*** Opening TASK INPUT ***

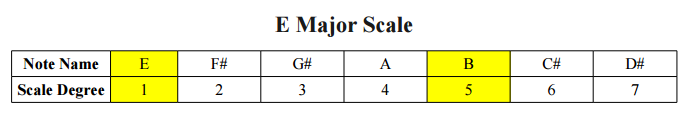 E Major Scale and Power Chord Notes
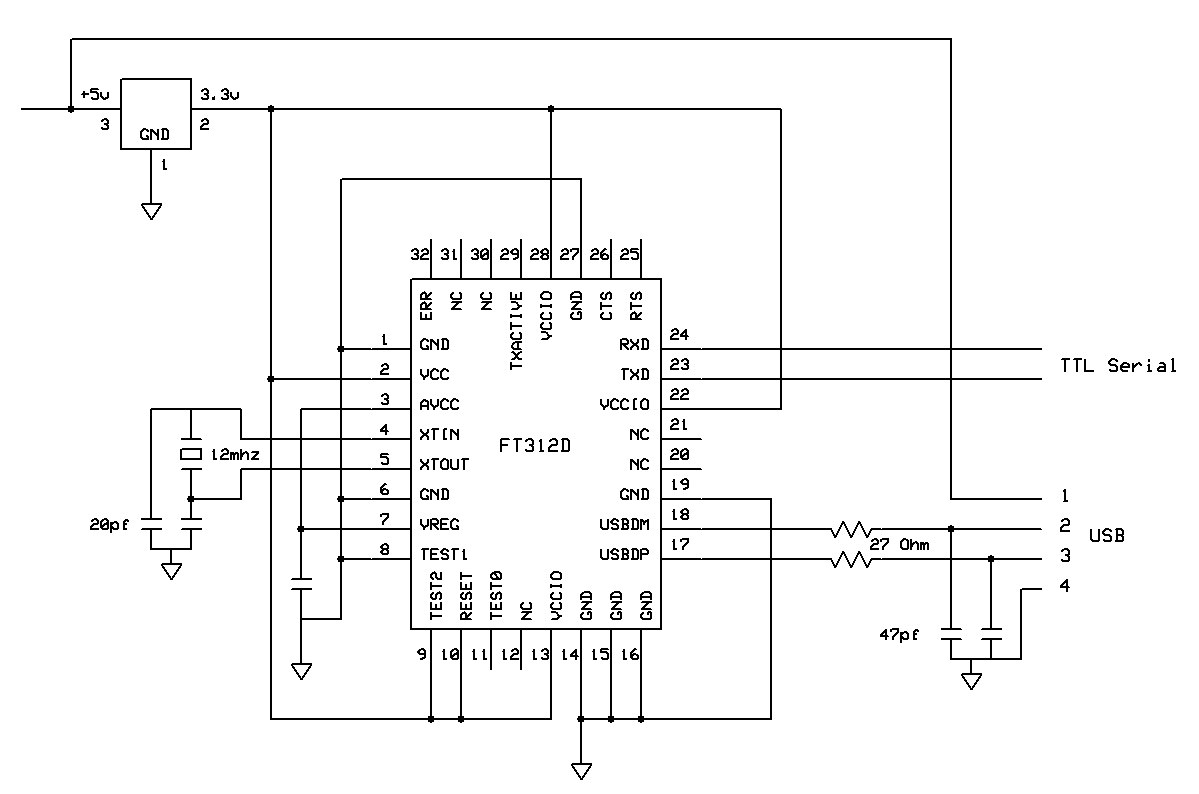 rs485 to usb converter circuit diagram shark dissection guide ft312d android ttl serial  martinsant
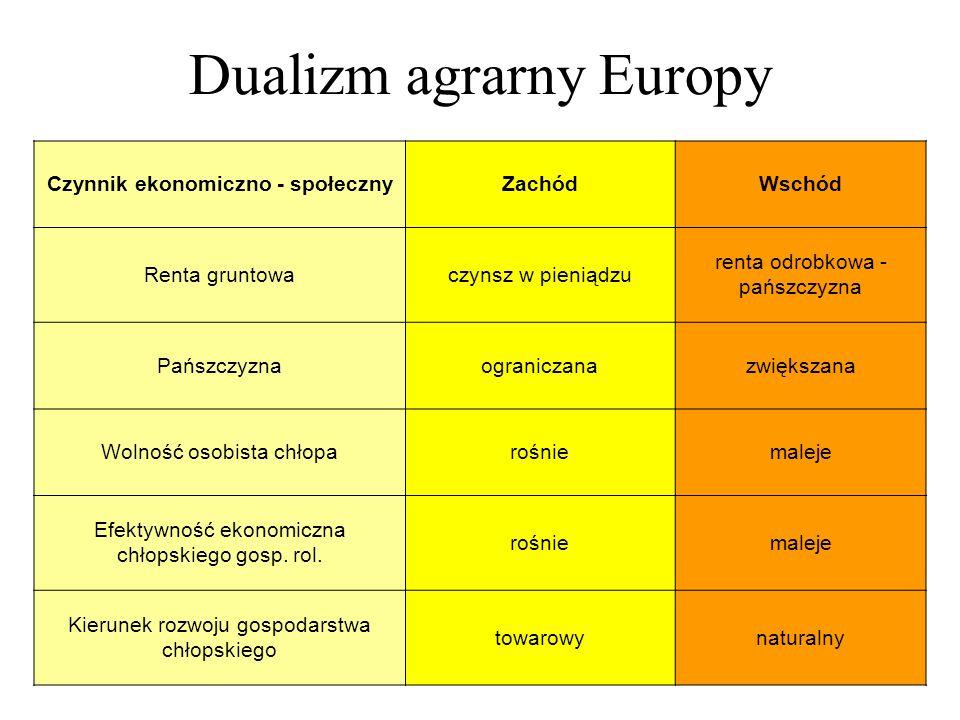 13 Dualizm agrarny Europy Czynnik ekonomiczno - społecznyZachódWschód Renta gruntowaczynsz w pieniądzu renta odrobkowa - pańszczyzna Pańszczyznaograni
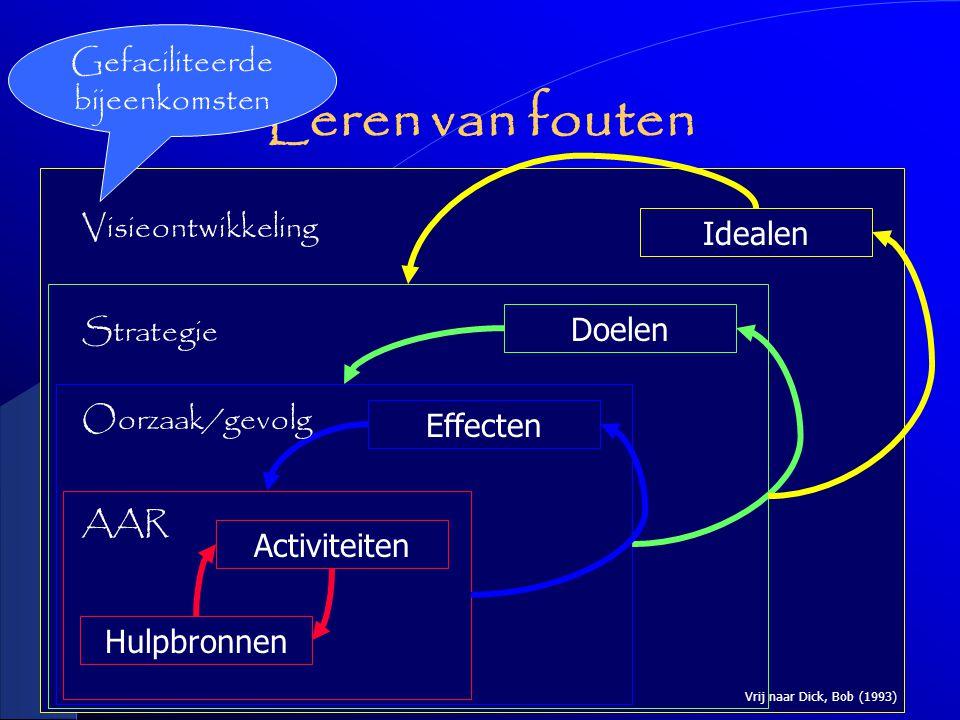 Leren van fouten Idealen Doelen Effecten Hulpbronnen Activiteiten Vrij naar Dick, Bob (1993) Visieontwikkeling Strategie Oorzaak/gevolg AAR Gefaciliteerde bijeenkomsten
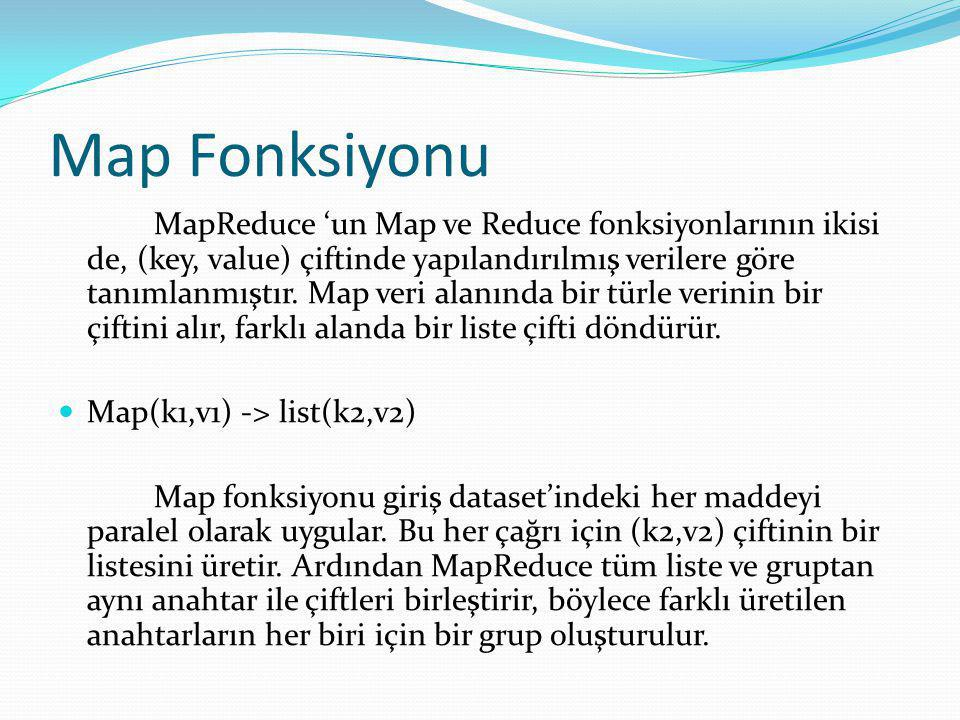 Map Fonksiyonu
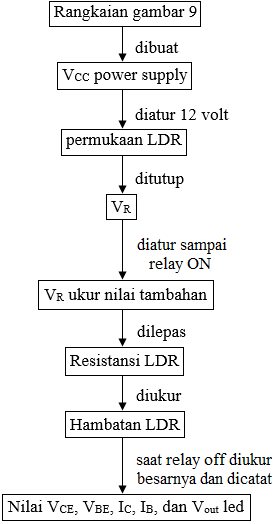 diagram alir karakteristik transistor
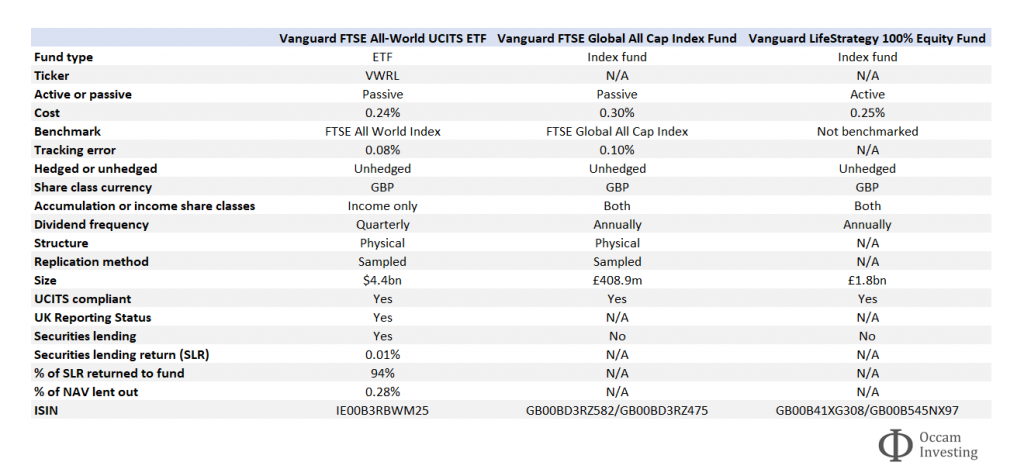 Vanguard FTSE All World ETF vs Global All Cap vs LifeStrategy 100% equity table 3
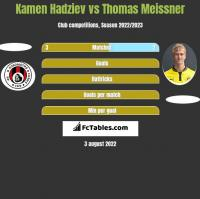 Kamen Hadziev vs Thomas Meissner h2h player stats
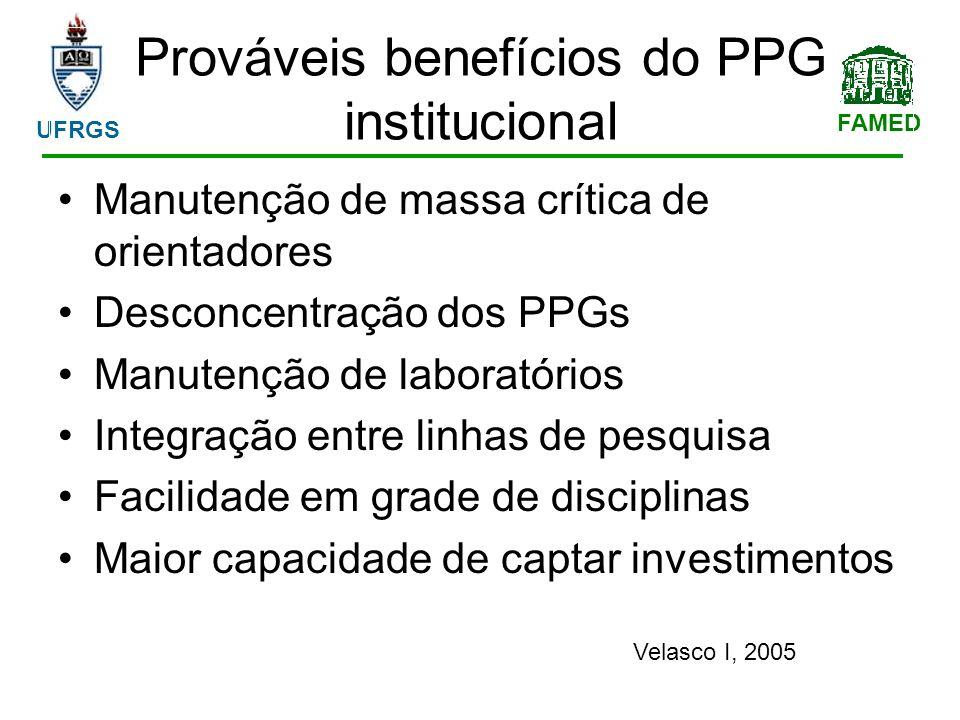 FAMED UFRGS Prováveis benefícios do PPG institucional Manutenção de massa crítica de orientadores Desconcentração dos PPGs Manutenção de laboratórios Integração entre linhas de pesquisa Facilidade em grade de disciplinas Maior capacidade de captar investimentos Velasco I, 2005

*** Closing TASK INPUT ***

=== WORK TO COMPLETE ===
Quote all of the entries word for word, omitting any pictures.

=== TASK RESPONSE ===
 E Major Scale and Power Chord Notes
 rs485 to usb converter circuit diagram shark dissection guide ft312d android ttl serial  martinsant
 13 Dualizm agrarny Europy Czynnik ekonomiczno - społecznyZachódWschód Renta gruntowaczynsz w pieniądzu renta odrobkowa - pańszczyzna Pańszczyznaograni
 Leren van fouten Idealen Doelen Effecten Hulpbronnen Activiteiten Vrij naar Dick, Bob (1993) Visieontwikkeling Strategie Oorzaak/gevolg AAR Gefaciliteerde bijeenkomsten
 Map Fonksiyonu
 diagram alir karakteristik transistor
 Vanguard FTSE All World ETF vs Global All Cap vs LifeStrategy 100% equity table 3
 Kamen Hadziev vs Thomas Meissner h2h player stats
 FAMED UFRGS Prováveis benefícios do PPG institucional Manutenção de massa crítica de orientadores Desconcentração dos PPGs Manutenção de laboratórios Integração entre linhas de pesquisa Facilidade em grade de disciplinas Maior capacidade de captar investimentos Velasco I, 2005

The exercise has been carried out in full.